KaitoEight/DrowCheck Documentation - Complete Guide & API Reference

Project Overview

DrowCheck delivers real-time drowsiness and yawning detection using standard webcams. It combines facial-ratio metrics, an LSTM sequence classifier, and a live capture pipeline to monitor user alertness and trigger warnings when fatigue indicators exceed configurable thresholds.

When to Use DrowCheck

Driver monitoring systems in vehicles
Workplace fatigue surveillance (e.g., control rooms)
Healthcare and research applications tracking sleepiness
Any scenario requiring continuous, non-invasive alertness monitoring

Core Components and Workflow

Frame Acquisition
• Capture frames from webcam via OpenCV.
Landmark Detection (face_detection.py)
• Detect face, eyes, mouth landmarks with dlib’s 68-point predictor.
Metric Computation (attention_metrics.py)
• eye_aspect_ratio (EAR): blink and closure detection
• mouth_aspect_ratio (MAR): yawning detection
• PERCLOS: percent eye closure over a sliding window
Sequence Buffer
• Maintain a time-ordered buffer of (EAR, MAR) pairs.
LSTM Inference (models.py)
• LSTMClassifier(input_size=2, hidden_size=64, num_classes=2)
• Classifies sequence as “alert” or “drowsy.”
Alert Generation
• Overlay visual warnings on frames
• Emit audio alarms or callbacks when thresholds are breached

Module Breakdown

attention_metrics.py

Computes instantaneous and time-windowed facial ratios.

from attention_metrics import eye_aspect_ratio, mouth_aspect_ratio, PERCLOS

# Compute EAR and MAR from 2D landmark arrays
ear = (eye_aspect_ratio(left_eye) + eye_aspect_ratio(right_eye)) / 2.0
mar = mouth_aspect_ratio(mouth_landmarks)

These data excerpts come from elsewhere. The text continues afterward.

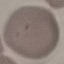

malaria status = uninfected
preparation = thin blood film
stain = Giemsa
capture = smartphone through the microscope eyepiece
image type = automatically extracted cell patch, resized to 64 × 64 pixels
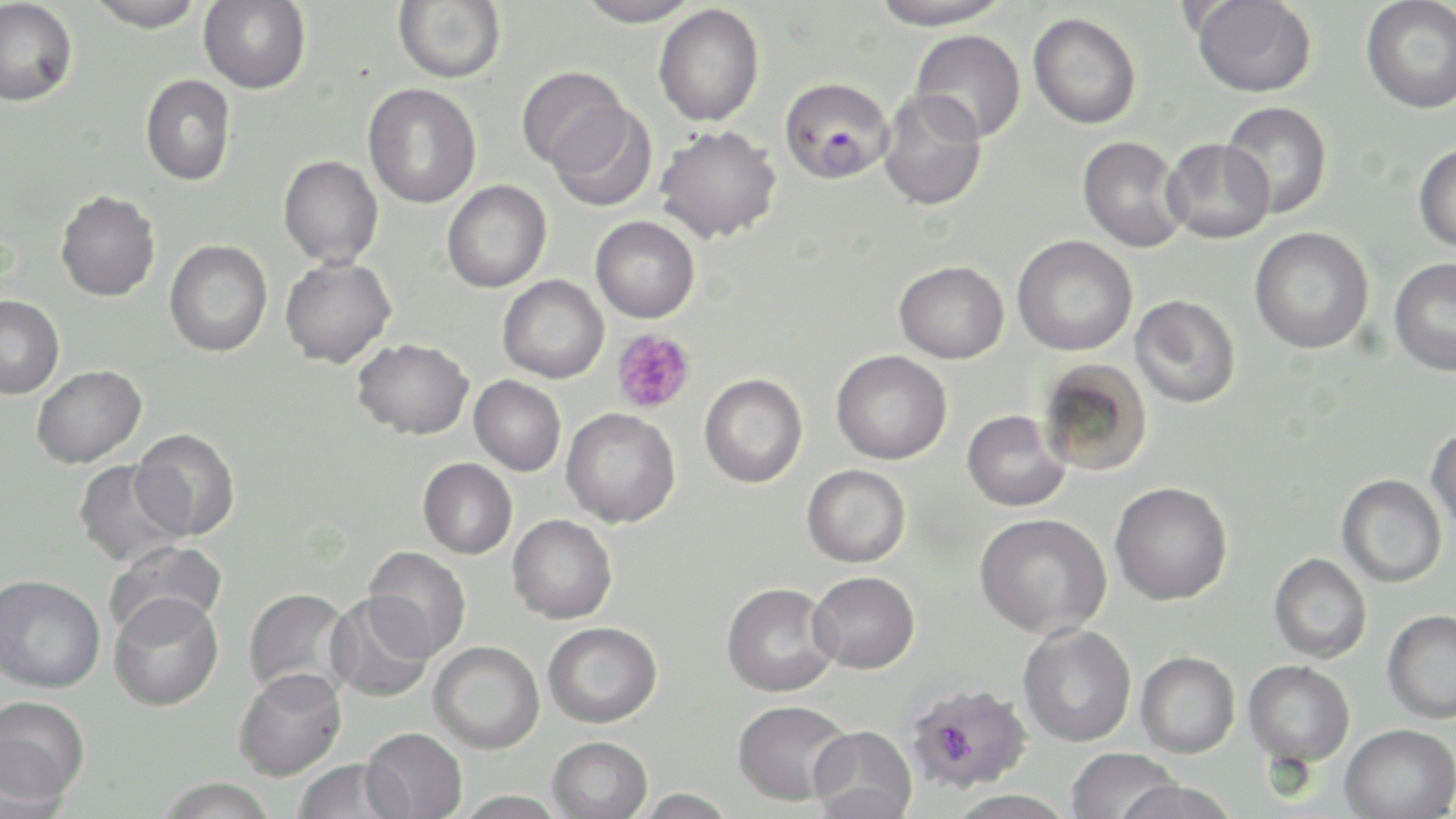
slide_level_diagnosis: Plasmodium falciparum
modality: optical microscopy
plasmodium_falciparum_infected_red_blood_cell_locations: 'approximate bounding boxes as named x1/y1/x2/y2 corners in pixels: (x1=779, y1=77, x2=894, y2=184)'
field_of_view: one of a larger specimen
preparation: thin blood film
stain: May-Grünwald-Giemsa
image_size: 1456×819 pixels
magnification: 1000x
uninfected_red_blood_cell_locations: 'approximate bounding boxes as named x1/y1/x2/y2 corners in pixels: (x1=0, y1=0, x2=78, y2=106), (x1=86, y1=0, x2=205, y2=32), (x1=199, y1=0, x2=311, y2=94), (x1=393, y1=0, x2=506, y2=84), (x1=574, y1=0, x2=701, y2=27), (x1=867, y1=0, x2=1014, y2=30), (x1=1191, y1=0, x2=1317, y2=98), (x1=1361, y1=0, x2=1456, y2=114), (x1=653, y1=4, x2=765, y2=127), (x1=1028, y1=12, x2=1142, y2=129), (x1=910, y1=29, x2=1026, y2=143), (x1=517, y1=67, x2=632, y2=173), (x1=140, y1=74, x2=236, y2=186), (x1=363, y1=83, x2=482, y2=208), (x1=877, y1=88, x2=987, y2=212), (x1=1220, y1=101, x2=1333, y2=219), (x1=547, y1=104, x2=656, y2=212), (x1=654, y1=125, x2=782, y2=244), (x1=1077, y1=136, x2=1189, y2=253), (x1=1162, y1=138, x2=1274, y2=245), (x1=1413, y1=143, x2=1456, y2=252), (x1=279, y1=155, x2=384, y2=268), (x1=442, y1=180, x2=551, y2=293), (x1=55, y1=190, x2=161, y2=301), (x1=591, y1=216, x2=700, y2=323), (x1=1249, y1=227, x2=1374, y2=354), (x1=1012, y1=235, x2=1137, y2=356), (x1=165, y1=240, x2=272, y2=356), (x1=280, y1=257, x2=397, y2=368), (x1=1388, y1=258, x2=1456, y2=376), (x1=894, y1=261, x2=1009, y2=363), (x1=497, y1=275, x2=609, y2=383), (x1=0, y1=295, x2=64, y2=398), (x1=1129, y1=295, x2=1241, y2=408), (x1=352, y1=338, x2=473, y2=439), (x1=831, y1=350, x2=952, y2=464), (x1=1039, y1=359, x2=1154, y2=477), (x1=32, y1=365, x2=146, y2=468), (x1=699, y1=374, x2=808, y2=488), (x1=469, y1=375, x2=566, y2=476), (x1=561, y1=408, x2=680, y2=528), (x1=962, y1=409, x2=1070, y2=512), (x1=1426, y1=425, x2=1456, y2=534), (x1=131, y1=428, x2=240, y2=541), (x1=418, y1=458, x2=517, y2=559), (x1=74, y1=460, x2=187, y2=567), (x1=802, y1=464, x2=910, y2=568), (x1=1336, y1=474, x2=1447, y2=588), (x1=1110, y1=481, x2=1232, y2=605), (x1=975, y1=513, x2=1111, y2=638), (x1=508, y1=514, x2=617, y2=623), (x1=105, y1=540, x2=227, y2=639), (x1=363, y1=546, x2=471, y2=659), (x1=1268, y1=553, x2=1372, y2=663), (x1=809, y1=571, x2=919, y2=673), (x1=0, y1=574, x2=105, y2=693), (x1=722, y1=582, x2=840, y2=697), (x1=243, y1=587, x2=356, y2=700), (x1=108, y1=592, x2=224, y2=711), (x1=325, y1=592, x2=436, y2=703), (x1=1382, y1=609, x2=1456, y2=723), (x1=543, y1=621, x2=662, y2=727), (x1=1018, y1=624, x2=1136, y2=746), (x1=429, y1=641, x2=544, y2=753), (x1=1136, y1=651, x2=1240, y2=758), (x1=1244, y1=659, x2=1355, y2=766), (x1=234, y1=667, x2=346, y2=781), (x1=903, y1=681, x2=1033, y2=793), (x1=1, y1=695, x2=91, y2=806), (x1=732, y1=699, x2=854, y2=806), (x1=1340, y1=724, x2=1455, y2=818), (x1=809, y1=726, x2=917, y2=818), (x1=361, y1=727, x2=468, y2=819), (x1=548, y1=736, x2=652, y2=819), (x1=1065, y1=747, x2=1180, y2=819), (x1=292, y1=759, x2=409, y2=819), (x1=157, y1=777, x2=278, y2=819), (x1=1115, y1=780, x2=1240, y2=819), (x1=632, y1=788, x2=737, y2=819), (x1=945, y1=789, x2=1078, y2=818), (x1=454, y1=790, x2=568, y2=818)'
platelet_locations: 'approximate bounding boxes as named x1/y1/x2/y2 corners in pixels: (x1=611, y1=329, x2=696, y2=414)'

# Track eye-closure over last 60 seconds
perclos = PERCLOS(window_seconds=60.0)
perclos.update(ear < 0.25)
current_perclos = perclos.value()  # percentage closed

models.py

Defines the LSTM sequence classifier.

import torch
from models import LSTMClassifier

# Load pretrained model
model = LSTMClassifier(input_size=2, hidden_size=64, num_classes=2)
model.load_state_dict(torch.load("models/drowsiness_lstm.pth"))
model.eval()

# Prepare sequence tensor of shape (seq_len, batch=1, features=2)
sequence = torch.tensor(metric_buffer).unsqueeze(1)
with torch.no_grad():
    logits = model(sequence)
    _, pred_class = torch.max(logits, 1)

face_detection.py

Orchestrates capture → detection → metrics → classification → alert.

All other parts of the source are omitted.